# WiltonLawn's 2022 Journal (better late than never)



## wiltonlawn (7 mo ago)

Did a final cut on the backyard this afternoon. Last cut there was Nov 7th. Per @Green advice I've waited and its only going to drop to mid-30's before warming up overnight and rain tomorrow, so this was maybe the last good opportunity.

The purpose of the journal is to kind of "record" the back log of things I did, learned, messed up, ect in 2022 which was my first year of really getting into lawn care and the first full season at our current property. Luckily between my google spreadsheet, pictures, and previous posts, I should be able to piece the year together.


----------



## wiltonlawn (7 mo ago)

First photo I found is from April so I will start there. My son's turtle sandbox cover was left on the dormant grass for a couple days and when I flipped it, there was serious growth as of April 2nd when everything would stay dormant for another several weeks. I also had a lot of weed pressure, with some interesting ones flowering that I snapped a photo of attached. I didn't really do much in April per my records. Did the first cut on April 24th which my notes say was mostly weeds. I don't think the grass really started growing until that least week of April due to low soil temps. My neighbor two doors down was ribbing me that my lawn looked so terrible with all the weeds popping up - and he is a pastor! Well that was what ultimately led me down the rabbit hole.


----------



## wiltonlawn (7 mo ago)

MAY: I think I ended up watching an Allan Hayne video titled something like "If you do one thing to your lawn this year" and it basically suggested broadcast spreading a 3 in 1. I think his overall message to viewers is that you need to start somewhere, and this is a pretty easy thing that most people can handle. At the time my daughter had just turned 1 and my son was nearly 2 1/2, so I didn't have high expectations for myself. So I ended up buying some Greenview on sale and threw it down on May 3rd. It was a little late, but it had been a cold and I read the dithiopyr would still be pretty effective even if late.

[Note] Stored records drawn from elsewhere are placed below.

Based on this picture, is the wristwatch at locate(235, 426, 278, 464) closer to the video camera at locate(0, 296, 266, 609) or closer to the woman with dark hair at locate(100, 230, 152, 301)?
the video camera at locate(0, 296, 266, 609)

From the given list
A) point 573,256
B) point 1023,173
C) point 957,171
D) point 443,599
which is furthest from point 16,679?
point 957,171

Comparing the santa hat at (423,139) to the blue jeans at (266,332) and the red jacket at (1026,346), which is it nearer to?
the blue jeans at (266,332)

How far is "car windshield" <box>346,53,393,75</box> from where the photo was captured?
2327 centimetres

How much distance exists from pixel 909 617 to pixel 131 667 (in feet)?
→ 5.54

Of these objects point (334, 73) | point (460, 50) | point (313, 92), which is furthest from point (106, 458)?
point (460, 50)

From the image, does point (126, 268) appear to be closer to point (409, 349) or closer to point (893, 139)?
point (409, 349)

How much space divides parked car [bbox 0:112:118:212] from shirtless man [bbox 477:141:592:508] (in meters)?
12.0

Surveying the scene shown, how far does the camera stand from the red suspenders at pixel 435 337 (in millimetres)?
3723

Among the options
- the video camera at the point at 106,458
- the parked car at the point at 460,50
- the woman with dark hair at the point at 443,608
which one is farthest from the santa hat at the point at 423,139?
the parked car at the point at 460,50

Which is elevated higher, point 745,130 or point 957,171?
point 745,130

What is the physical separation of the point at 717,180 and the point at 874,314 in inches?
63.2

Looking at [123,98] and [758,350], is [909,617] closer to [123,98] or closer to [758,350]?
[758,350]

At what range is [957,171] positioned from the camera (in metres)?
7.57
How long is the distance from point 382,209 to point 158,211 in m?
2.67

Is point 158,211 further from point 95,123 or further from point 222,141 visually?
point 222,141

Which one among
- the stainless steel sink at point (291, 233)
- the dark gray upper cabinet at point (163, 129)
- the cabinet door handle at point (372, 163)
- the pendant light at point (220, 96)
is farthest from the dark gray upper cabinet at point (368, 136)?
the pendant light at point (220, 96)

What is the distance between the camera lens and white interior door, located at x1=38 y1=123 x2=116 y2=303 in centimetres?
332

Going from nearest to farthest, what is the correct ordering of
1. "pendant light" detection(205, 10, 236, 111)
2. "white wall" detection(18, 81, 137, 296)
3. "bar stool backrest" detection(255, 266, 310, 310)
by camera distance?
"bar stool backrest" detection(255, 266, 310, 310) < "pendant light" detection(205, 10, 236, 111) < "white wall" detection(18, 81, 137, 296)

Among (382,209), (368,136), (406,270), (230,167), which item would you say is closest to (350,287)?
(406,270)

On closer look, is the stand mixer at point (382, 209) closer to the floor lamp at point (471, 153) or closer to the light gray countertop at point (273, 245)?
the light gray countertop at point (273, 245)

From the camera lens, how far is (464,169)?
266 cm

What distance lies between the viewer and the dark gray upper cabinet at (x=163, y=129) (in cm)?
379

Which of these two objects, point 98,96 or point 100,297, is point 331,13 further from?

I got a good response from the N, but the mature broadleafs shrugged off the herbicides despite the fact that I spread it at the perfect time in the morning for the granulars to stick. I gave it a couple weeks to see progress, but by then I had been learning about backpack sprayers. I ended up getting a 4 gallon Flowzone based on a few youtube video recommendations. I also purchased Speedzone, mesotrione, and NIS. By the time everything arrived and I had figured out the calibration, I wasn't able to spray until early June. I don't have any lawn pictures from May, just one of smoe wild strawberry that I was trying to identify. By this point, there was a lot of stawberry, charlie, violets, clover, plus other stuff I didn't know was undersireable - nimble weed, bentgrass, stiltgrass - you name it. So I was planning to broadcast spray essentially the whole lawn. At this point I was still hiring out the mowing, but I switched to a guy that did a few neighbors lawns and he came on Wednesday instead of Friday. This essentially opened up the weekend when the kids were napping if I wanted to do anything to the lawn and still followed the 24-48hr pre-cut / post-cut application rules.


----------



## wiltonlawn (7 mo ago)

JUNE: A nice month. Very sunny with some rain. I continued to hire out weekly mowing but started to do some applications. I sprayed the Speedzone/Mesotrione mixture on the front and back. Saw some control but also had a lot of violets/strawberry laugh it off. I put down a bag of Mag-i-Cal I had bought the previous season to the front yard. And I sent out a soil test for the front yard as well. Started taking photos at the solistice to understand how much sun the different parts of the lawn receive. Joined The Lawn Forum after finding a lot of answers to my google searches here. Continued researching what was turning white in theyard.


----------



## wiltonlawn (7 mo ago)

JULY: Started to dry out and get hot (for here that is 85-92). Soil test on front said I was low on N,K and high on P. pH at 6.2. I ended up spreading 500 lbs of lime between front and back before rains early in the month before there was concern about potential drought. Started getting some crab and stiltgrass coming up a little after the 4th, picture shows it in backyard late July.Later figure out the scotts spreading was responsible for the the crabgrass striping as the dithopior did not get down evenly. Ended up spraying Acclaim/Tenacity when conditions allowed. Not sure I did the best job with it or if it requires several applications. Was using the cone tip that came with the FlowZone. Eventually decided to spend a few bucks for TeeJet fan tip for finer foliar spray. Started thinking about what kinds of culitvars I could use to overseed. Settled on Untited Super Turf TFFF. Given that I don't have irrigation in place this made the most sense at the time.


----------